PROMISE quantifies the promiscuity of proteins, a property hitherto qualitatively described. An additional feature of PROMISE is the prediction of promiscuous activities in proteins. This feature can be leveraged to obtain starting points for directed evolution by protein engineers interested in bestowing a protein with a non-existent or weak function.

Materials and Methods

4.1 Algorithm

The CLASP algorithm has been detailed previously [19]. In summary, given the active site residues from a protein with known structure a signature encapsulating the spatial and electrostatic properties of the catalytic site is used to search for congruent matches in a query protein, generating a score which reflects the likelihood that the activity in the reference protein exists in the query protein. Figure S1 details the PROMISE methodology to compute the promiscuity index (PromIndex) of proteins. We start with a non-homologous set of proteins with known active site and structure while ensuring that equal numbers of proteins (n) from each EC number are present in the set. The active site residues are used to generate 6n signatures, and CLASP scores are generated for each signature and each protein: Scores ⇐ {Scoresij : µi, j ∈ 6n, i≠j}. Lower CLASP scores denote better congruence; hence we discard all matches whose scores are more than a user defined threshold (thr). Another user defined option (shellrad) determines the residues which are to be considered in the vicinity of the active site (Vici). This is the radius around each catalytic residue that is considered to be a part of the ‘catalytic site’. Consider the case when CLASP predicts that protein Pi has the activity seen in Pi - PromIndex is incremented based on the differences in levels of the EC numbers of Pi and Pj and an empirical score (10 for e.g.) if and only if the predicted active site (Predij) overlaps with the (Vici) residues, For example, 4.3.2 and 4.3.1 would differ in level 3, and the score increment would be 10/3, while 4.3.2 and 3.3.2 would differ in level 1 and the score would be incremented by 10/1. PromIndex is now adjusted based on the CLASP scores - a lower score implies a higher probability that the function exists and results in a better promiscuity score.
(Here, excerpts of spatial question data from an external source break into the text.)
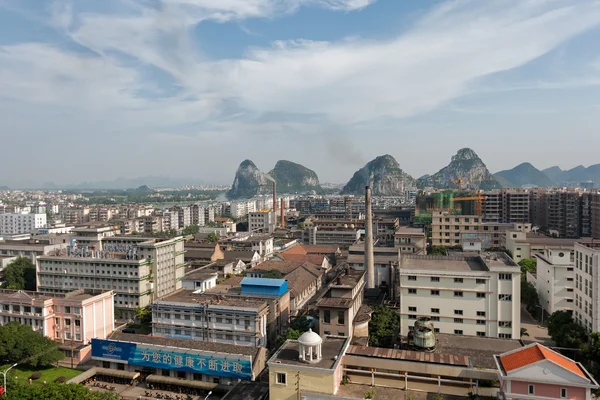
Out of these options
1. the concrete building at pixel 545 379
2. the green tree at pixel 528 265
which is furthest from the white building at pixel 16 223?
the concrete building at pixel 545 379

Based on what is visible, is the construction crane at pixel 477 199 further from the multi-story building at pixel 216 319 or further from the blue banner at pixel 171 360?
the blue banner at pixel 171 360

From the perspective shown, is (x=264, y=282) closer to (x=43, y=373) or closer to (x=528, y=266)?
(x=43, y=373)

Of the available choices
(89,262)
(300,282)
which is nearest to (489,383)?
(300,282)

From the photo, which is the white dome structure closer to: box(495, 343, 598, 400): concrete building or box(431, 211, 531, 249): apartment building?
box(495, 343, 598, 400): concrete building

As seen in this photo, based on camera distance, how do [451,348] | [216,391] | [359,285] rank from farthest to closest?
1. [359,285]
2. [216,391]
3. [451,348]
Finally, these indices are normalized - the most promiscuous protein has a promiscuity index of 1.

4.2 Tools

Adaptive Poisson-Boltzmann Solver [50] (APBS) and the PDB2PQR package [66] package was used to calculate the potential difference between the reactive atoms of the corresponding proteins. The APBS parameters are set as follows - solute dielectric: 2, solvent dielectric: 78, solvent probe radius: 1.4 Å, Temperature: 298 K and 0 ionic strength. APBS writes out the electrostatic potential in dimensionless units of kT/e where k is Boltzmann's constant, T is the temperature in K and e is the charge of an electron. The ‘pepstats’ program from the Emboss suite of tools was used to obtain statistics of protein properties [67]. We extensively integrated and used the freely available BioPerl [68] modules. Origin was used for curve fitting. Statistics::Distributions package from CPAN was used for obtaining p-values.

4.3 Dataset selection

The Catalytic Site Atlas (CSA), available online, provides catalytic residue annotation for enzymes in the PDB [28]. The database consists of two types of annotated sites: an original hand-annotated set containing information extracted from the primary literature and a homologous set containing residues inferred by PSIBLAST [69]. We downloaded the file CSA 2 2 12.list from the CSA site and extracted about ∼300 proteins where the active site residues were extracted from literature, had either 3–6 residues specified in the active site and were all confined to one polypeptide. We supplemented the hand annotated set provided by CSA to include other promiscuous proteins described in a recent review [8], and other proteins of interest which were not in the CSA database (Table S1 and Table S2). There were 305 proteins in all. The number of proteins based on EC number is - EC1-47, EC2-70, EC3-101, EC4-38, EC5-26, EC6-23.

Supporting Information

Figure S1.

Algorithm for generating Promiscuity Index.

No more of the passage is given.